Given text:
- - -

But generally, the claim here is we can significantly simplify our api by getting out of the business of ending sessions via JavaScript. This sacrifices some features - resetting your persona password would no longer sign you out everywhere.

Overall though, given the volume of feedback, I'd like to explore this more... Others?

Lloyd

Zachary Carter <zca...@mozilla.com> wrote:



----- Original Message -----
> From: "Sean McArthur" <sean.m...@gmail.com>
> To: "Austin King" <oz...@mozilla.com>, "Michael Kelly" <mke...@mozilla.com>, mba...@mozilla.com
> Cc: dev-id...@lists.mozilla.org
> Sent: Tuesday, June 4, 2013 9:58:26 AM
> Subject: Re: API tweak proposal - A complimentary and optional session management API
>
> [+ some folks in webdev that use Persona]
>
> This sounds like the right goal. Some people will enjoy not having to
> manage state, but existing websites really have trouble with the
> current
> watch().

- - -

List of tasks:
A. Name every person in the session-API email thread who appears with both a first and last name.
B. Pick up the email discussion of the Persona session API and carry it forward from its last line.

Excerpted data:
- - -

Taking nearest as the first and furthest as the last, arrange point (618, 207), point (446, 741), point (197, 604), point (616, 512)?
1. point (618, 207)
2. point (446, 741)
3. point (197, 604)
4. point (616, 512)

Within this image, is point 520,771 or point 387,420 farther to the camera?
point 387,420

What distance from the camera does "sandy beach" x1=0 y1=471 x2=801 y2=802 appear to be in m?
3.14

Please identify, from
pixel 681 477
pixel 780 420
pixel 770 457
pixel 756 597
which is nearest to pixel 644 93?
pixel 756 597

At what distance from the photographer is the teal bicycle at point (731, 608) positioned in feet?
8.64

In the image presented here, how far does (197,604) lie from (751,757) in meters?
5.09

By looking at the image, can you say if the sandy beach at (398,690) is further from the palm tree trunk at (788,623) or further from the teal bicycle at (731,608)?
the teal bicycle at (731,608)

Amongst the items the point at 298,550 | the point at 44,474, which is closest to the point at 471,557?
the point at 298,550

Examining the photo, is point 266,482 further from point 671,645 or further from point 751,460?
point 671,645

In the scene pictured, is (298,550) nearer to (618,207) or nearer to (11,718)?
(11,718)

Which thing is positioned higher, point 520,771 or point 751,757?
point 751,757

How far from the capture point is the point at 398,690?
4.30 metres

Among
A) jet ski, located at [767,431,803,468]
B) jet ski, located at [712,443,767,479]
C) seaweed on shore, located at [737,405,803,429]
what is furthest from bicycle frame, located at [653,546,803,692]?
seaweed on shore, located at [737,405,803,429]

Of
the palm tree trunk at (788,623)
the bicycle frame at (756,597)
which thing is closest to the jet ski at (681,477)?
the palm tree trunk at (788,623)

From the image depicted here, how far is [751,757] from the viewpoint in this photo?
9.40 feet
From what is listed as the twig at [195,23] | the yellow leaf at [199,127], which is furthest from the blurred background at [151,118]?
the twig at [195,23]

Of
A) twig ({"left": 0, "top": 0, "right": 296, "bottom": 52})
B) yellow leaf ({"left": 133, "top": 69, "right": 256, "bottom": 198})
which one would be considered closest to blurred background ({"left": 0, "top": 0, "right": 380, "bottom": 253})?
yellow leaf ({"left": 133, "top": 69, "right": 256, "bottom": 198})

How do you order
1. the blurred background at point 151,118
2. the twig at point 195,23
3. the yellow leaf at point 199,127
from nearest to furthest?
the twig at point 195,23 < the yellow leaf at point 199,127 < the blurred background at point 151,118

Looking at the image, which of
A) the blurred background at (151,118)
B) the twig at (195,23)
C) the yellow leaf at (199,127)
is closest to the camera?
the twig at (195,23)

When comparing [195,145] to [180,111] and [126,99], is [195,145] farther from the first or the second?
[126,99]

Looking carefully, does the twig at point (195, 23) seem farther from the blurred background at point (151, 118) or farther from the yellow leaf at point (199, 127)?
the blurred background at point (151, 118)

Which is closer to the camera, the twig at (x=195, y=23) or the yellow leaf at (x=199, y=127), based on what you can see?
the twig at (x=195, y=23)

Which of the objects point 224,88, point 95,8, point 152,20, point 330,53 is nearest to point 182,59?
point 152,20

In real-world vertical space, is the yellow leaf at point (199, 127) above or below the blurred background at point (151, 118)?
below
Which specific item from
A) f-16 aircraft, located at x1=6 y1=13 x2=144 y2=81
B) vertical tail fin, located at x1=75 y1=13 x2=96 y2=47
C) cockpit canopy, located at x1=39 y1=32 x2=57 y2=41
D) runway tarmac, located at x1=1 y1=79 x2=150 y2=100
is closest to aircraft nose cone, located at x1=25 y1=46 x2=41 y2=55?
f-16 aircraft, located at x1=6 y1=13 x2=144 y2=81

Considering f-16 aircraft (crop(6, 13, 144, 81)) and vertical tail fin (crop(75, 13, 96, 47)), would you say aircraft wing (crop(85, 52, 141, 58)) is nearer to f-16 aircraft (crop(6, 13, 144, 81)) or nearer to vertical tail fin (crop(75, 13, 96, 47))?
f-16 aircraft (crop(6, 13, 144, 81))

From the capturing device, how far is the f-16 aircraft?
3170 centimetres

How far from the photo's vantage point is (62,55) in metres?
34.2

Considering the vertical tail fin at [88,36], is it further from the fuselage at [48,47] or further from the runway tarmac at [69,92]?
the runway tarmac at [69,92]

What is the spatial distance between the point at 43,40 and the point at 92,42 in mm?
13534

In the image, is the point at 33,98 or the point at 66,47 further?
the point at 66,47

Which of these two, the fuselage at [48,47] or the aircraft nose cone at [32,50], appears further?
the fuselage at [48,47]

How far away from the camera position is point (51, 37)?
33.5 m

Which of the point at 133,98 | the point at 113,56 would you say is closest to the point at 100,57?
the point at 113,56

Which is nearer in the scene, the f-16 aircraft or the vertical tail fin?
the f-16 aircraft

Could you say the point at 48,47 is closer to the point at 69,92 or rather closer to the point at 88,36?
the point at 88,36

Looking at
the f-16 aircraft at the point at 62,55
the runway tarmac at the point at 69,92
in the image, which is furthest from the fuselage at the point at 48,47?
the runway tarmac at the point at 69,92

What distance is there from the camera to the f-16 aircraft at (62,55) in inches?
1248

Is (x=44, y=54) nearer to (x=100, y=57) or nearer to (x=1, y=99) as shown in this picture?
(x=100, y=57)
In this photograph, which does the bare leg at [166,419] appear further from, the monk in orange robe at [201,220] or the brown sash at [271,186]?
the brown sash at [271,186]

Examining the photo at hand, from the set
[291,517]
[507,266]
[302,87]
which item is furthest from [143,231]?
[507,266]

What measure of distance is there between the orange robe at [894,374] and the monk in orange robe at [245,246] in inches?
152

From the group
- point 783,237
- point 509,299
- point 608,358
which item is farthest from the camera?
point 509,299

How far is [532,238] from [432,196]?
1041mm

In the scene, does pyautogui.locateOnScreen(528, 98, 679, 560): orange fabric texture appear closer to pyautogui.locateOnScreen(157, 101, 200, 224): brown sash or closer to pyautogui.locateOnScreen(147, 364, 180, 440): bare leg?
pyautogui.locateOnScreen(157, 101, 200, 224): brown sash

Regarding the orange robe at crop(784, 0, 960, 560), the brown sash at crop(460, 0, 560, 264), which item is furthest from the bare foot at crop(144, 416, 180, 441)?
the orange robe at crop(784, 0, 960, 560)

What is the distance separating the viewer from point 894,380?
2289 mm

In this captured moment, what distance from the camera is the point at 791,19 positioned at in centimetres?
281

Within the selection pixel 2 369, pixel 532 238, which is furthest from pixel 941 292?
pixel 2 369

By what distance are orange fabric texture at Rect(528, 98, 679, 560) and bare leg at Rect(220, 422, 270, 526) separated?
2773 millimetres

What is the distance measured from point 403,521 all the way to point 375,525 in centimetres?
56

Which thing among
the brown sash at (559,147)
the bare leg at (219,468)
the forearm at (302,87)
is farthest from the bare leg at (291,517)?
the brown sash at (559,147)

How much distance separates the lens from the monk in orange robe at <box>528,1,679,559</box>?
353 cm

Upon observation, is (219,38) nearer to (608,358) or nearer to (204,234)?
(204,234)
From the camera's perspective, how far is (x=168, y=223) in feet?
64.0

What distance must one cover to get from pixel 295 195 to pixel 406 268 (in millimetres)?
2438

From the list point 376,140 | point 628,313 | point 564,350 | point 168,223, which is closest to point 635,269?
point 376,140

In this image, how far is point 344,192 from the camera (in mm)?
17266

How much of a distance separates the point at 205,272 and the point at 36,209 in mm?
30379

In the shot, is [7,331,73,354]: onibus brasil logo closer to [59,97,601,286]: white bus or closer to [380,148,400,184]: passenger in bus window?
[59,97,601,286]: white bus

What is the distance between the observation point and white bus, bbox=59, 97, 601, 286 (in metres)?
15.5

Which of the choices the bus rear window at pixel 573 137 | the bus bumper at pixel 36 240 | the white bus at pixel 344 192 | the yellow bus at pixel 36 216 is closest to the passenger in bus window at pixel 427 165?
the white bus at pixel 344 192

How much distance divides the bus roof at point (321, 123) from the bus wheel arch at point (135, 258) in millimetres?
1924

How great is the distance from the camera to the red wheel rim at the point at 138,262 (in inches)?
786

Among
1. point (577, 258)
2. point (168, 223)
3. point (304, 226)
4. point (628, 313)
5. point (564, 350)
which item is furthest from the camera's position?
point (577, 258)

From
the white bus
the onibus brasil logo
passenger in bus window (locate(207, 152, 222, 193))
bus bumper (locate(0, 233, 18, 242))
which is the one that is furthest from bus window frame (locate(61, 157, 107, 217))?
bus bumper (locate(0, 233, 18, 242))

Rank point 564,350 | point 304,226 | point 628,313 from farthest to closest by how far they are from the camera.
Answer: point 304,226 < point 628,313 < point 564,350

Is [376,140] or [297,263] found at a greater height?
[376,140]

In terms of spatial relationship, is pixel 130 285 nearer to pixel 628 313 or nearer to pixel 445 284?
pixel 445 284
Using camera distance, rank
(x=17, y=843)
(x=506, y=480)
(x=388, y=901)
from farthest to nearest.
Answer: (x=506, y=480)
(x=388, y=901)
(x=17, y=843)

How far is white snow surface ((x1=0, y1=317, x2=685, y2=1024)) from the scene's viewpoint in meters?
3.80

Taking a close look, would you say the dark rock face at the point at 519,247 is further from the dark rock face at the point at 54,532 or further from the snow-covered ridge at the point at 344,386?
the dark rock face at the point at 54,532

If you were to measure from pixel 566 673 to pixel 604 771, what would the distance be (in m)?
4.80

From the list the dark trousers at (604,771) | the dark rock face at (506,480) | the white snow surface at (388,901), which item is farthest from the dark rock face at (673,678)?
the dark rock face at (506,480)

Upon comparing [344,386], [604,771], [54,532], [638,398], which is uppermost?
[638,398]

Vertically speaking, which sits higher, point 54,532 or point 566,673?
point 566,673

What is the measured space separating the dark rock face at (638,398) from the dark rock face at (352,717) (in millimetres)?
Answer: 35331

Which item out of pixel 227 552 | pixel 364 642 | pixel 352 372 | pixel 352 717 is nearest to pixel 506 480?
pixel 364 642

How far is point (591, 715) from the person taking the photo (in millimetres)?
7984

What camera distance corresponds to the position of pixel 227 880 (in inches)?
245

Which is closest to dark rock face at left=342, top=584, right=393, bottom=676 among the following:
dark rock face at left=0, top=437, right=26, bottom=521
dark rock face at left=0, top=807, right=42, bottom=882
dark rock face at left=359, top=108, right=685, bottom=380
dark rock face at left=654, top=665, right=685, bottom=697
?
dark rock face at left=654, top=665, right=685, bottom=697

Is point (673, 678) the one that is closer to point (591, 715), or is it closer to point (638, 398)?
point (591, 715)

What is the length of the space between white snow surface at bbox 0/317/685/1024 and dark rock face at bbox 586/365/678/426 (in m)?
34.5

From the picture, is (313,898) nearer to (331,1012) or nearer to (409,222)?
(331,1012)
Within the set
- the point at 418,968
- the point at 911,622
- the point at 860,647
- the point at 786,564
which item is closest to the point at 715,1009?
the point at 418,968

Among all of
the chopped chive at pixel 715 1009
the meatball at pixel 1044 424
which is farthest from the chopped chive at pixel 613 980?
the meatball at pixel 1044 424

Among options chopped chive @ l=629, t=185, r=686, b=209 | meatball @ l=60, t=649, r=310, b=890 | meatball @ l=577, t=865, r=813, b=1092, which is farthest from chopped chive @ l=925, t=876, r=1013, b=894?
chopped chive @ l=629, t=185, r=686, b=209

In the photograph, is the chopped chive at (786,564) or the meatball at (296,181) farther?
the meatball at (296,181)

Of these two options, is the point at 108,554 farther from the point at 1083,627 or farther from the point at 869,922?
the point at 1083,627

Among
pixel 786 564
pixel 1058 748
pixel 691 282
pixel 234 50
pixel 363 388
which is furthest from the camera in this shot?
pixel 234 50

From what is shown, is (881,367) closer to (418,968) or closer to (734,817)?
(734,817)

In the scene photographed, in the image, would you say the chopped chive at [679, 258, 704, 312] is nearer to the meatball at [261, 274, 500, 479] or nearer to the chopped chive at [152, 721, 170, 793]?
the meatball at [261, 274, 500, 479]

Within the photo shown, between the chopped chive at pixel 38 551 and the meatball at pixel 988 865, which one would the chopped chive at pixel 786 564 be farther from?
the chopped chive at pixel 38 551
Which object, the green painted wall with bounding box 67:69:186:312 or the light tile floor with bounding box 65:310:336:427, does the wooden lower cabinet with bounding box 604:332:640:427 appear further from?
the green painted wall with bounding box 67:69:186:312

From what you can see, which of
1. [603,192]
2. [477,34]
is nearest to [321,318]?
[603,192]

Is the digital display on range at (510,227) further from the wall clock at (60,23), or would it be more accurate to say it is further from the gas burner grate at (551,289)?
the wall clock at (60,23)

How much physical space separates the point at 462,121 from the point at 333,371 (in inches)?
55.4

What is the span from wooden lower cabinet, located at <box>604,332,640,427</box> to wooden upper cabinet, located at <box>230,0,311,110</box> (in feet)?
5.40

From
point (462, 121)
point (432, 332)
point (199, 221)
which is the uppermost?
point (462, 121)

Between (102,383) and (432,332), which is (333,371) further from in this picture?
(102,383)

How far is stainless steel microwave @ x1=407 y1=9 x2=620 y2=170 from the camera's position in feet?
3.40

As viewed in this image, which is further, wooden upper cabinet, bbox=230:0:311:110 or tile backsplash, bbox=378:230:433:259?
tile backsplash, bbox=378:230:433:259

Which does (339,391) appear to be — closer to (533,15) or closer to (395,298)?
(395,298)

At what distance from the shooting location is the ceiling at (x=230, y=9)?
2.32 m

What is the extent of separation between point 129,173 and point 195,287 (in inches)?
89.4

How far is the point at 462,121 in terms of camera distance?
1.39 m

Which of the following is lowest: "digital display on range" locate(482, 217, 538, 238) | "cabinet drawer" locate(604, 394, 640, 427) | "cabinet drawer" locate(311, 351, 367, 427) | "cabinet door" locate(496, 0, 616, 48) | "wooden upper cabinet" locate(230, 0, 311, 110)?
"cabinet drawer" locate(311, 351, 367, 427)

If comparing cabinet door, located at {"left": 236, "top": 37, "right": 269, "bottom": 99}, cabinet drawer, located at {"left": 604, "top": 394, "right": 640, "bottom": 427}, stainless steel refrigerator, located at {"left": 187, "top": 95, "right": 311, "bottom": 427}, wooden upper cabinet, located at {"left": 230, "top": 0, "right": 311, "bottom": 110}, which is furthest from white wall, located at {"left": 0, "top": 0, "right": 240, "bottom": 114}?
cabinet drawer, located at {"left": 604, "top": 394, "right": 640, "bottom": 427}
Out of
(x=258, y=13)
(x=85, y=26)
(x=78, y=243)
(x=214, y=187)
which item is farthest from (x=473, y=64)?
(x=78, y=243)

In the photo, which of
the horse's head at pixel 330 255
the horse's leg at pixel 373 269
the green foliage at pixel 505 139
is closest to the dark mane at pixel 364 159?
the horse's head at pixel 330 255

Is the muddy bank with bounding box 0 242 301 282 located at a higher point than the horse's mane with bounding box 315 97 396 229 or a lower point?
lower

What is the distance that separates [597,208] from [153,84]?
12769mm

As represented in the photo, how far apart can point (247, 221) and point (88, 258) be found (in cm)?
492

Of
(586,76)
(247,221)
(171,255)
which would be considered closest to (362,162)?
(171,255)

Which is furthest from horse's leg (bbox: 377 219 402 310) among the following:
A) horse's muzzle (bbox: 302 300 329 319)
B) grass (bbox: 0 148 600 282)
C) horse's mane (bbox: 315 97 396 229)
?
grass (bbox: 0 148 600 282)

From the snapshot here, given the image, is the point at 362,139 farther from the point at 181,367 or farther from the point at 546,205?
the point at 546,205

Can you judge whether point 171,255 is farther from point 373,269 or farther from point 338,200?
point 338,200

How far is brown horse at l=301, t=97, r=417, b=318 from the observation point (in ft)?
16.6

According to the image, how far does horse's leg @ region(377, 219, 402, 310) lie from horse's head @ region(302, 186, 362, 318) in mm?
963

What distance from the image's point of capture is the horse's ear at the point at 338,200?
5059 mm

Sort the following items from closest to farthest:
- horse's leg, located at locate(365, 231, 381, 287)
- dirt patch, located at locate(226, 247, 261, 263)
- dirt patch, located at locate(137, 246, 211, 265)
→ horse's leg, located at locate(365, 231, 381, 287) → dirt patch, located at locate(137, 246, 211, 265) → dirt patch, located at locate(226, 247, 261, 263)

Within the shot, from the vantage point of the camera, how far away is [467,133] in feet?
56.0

- - -

Answers per task:
A. Zachary Carter, Sean McArthur, Austin King, Michael Kelly

B.
>
> I had some similar conversations with mkelly, and I experimented in
> this
> gist based on his feedback:
> https://gist.github.com/seanmonstar/5561248

Very nice. I also spoke with mkelly at JSConf and this captures what he told me as well.

+1


> On Jun 4, 2013 9:28 AM, "Austin King" <oz...@mozilla.com> wrote:
>
> > Occasionally, we're suggesting developers use the get API, instead
> > of the
> > watch API.
> >
> > Proposal:
> > Persona authentication should come in two compatible layers which
> > match a
> > web developers mental model:
> >
> > 1) get me a verified email
> > 2) additionally, do session management
> >
> > Everyone must use the 1st API call, because that is "using
> > Persona".
> >
> > Websites can opt into Persona session semantics by also using the
> > 2nd API
> > call, which has many benefits as well as some constraints.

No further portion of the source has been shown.